Je courrais aussi vite qu'il m'était possible avec une jupe aussi longue, tout en essayant de passer inaperçue. À bout de souffle et vacillant à plusieurs reprises, je me faufilais à travers les couloirs. Je me précipitai dans ma cabine de naissance et m'effondrai sur mon bureau, le souffle court. Le temps jouait contre moi. Empathie : maximale, Compassion : maximale, Haine : minimale. Mes doigts tremblaient tandis que je réglai les paramètres, chaque ajustement devenant un cri silencieux contre l'inhumanité de notre monde. Il fallait que je crée un être radicalement différent, un humain parfaitement bon. Ce concept, à la fois effrayant et exaltant, me hantait : imaginer une entité capable d'un amour absolu, de ressentir chaque émotion avec une intensité bouleversante. Chaque paramètre que j'ajustais devenait une déclaration silencieuse, un acte de rébellion désespéré contre la froideur de notre monde. Cet humain aimerait sans limite, ressentirait tout. Mes doigts volaient sur les commandes, un mélange de panique et de détermination m'animait, chaque geste porté par l'enseignement de Zida, gravé en moi. Je décidais de lui laisser des fragments de souvenirs — des éclats de ma vie, de la station Olympe — dans l'espoir qu'un jour, les humains pourraient l'écouter. Une dernière décision restait à prendre : son prénom. Tov. Cela semblait parfait : Tov. Tov sera très bien, J'appuie sur le bouton, et il se retrouve dans les capsules de la soute, prêt a être envoyé. Je suis terrorisé, mais je me presse pour aller chercher une autre chair, que je trouve rapidement et que j'installe. C'était un jeune homme aux cheveux blancs, dont la pâleur semblait presque irréelle sous la lumière artificielle. Son visage, fin et marqué par une étrange sérénité, contrastait avec la tension qui m'habitait. Ses paupières closes laissaient deviner un calme apparent, mais sa posture fragile, presque éthérée, trahissait une vulnérabilité poignante qui serra mon cœur.

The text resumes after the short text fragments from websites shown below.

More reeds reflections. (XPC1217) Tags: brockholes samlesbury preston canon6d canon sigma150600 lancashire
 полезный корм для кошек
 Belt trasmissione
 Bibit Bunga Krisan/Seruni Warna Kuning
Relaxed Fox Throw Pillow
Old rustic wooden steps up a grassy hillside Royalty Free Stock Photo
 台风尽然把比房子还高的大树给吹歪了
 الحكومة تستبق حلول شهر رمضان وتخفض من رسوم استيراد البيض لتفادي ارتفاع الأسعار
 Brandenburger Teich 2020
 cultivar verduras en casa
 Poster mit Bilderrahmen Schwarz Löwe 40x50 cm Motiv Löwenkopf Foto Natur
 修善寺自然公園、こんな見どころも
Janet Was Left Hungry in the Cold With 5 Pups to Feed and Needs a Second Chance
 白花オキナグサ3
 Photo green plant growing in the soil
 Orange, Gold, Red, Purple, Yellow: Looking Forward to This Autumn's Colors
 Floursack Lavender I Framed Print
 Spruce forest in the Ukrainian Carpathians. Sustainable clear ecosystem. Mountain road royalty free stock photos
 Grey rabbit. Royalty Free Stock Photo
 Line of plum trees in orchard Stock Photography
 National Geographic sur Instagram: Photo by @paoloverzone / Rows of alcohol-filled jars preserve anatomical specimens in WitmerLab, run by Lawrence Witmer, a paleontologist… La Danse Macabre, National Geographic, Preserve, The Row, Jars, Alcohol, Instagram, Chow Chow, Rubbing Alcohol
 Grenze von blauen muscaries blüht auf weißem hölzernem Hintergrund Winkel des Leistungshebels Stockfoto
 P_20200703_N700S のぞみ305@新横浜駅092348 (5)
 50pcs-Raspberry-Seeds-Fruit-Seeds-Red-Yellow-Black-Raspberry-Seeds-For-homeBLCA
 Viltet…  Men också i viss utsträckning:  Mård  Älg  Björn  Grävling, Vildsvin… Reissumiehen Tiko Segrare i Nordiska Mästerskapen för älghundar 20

Une idée aussi sombre que la lumière éclatante de Tov me traversa l'esprit. Si Tov représentait l'espoir et la bonté absolue, peut-être devrais je explorer son antithèse : un être fondamentalement mauvais, une incarnation de l'obscurité, mais capable de ressentir l'amour. Une dualité troublante, où l'humanité survivrait malgré la noirceur. Je l'appellerais Elucirf : un être corrompu jusqu'à la moelle, mais paradoxalement capable d'amour, cette rare étincelle d'humanité qui pourrait briller au sein de son obscurité.
Mes doigts tremblaient en ajustant les paramètres : Haine maximale, Cruauté sans limites, Intelligence aiguisée. Pourtant, au milieu de cette ombre savamment tissée, je laissai subsister une étincelle d'espoir : la capacité d'aimer. Cette dualité, je le savais, serait son plus lourd fardeau et peut-être son unique chance de rédemption.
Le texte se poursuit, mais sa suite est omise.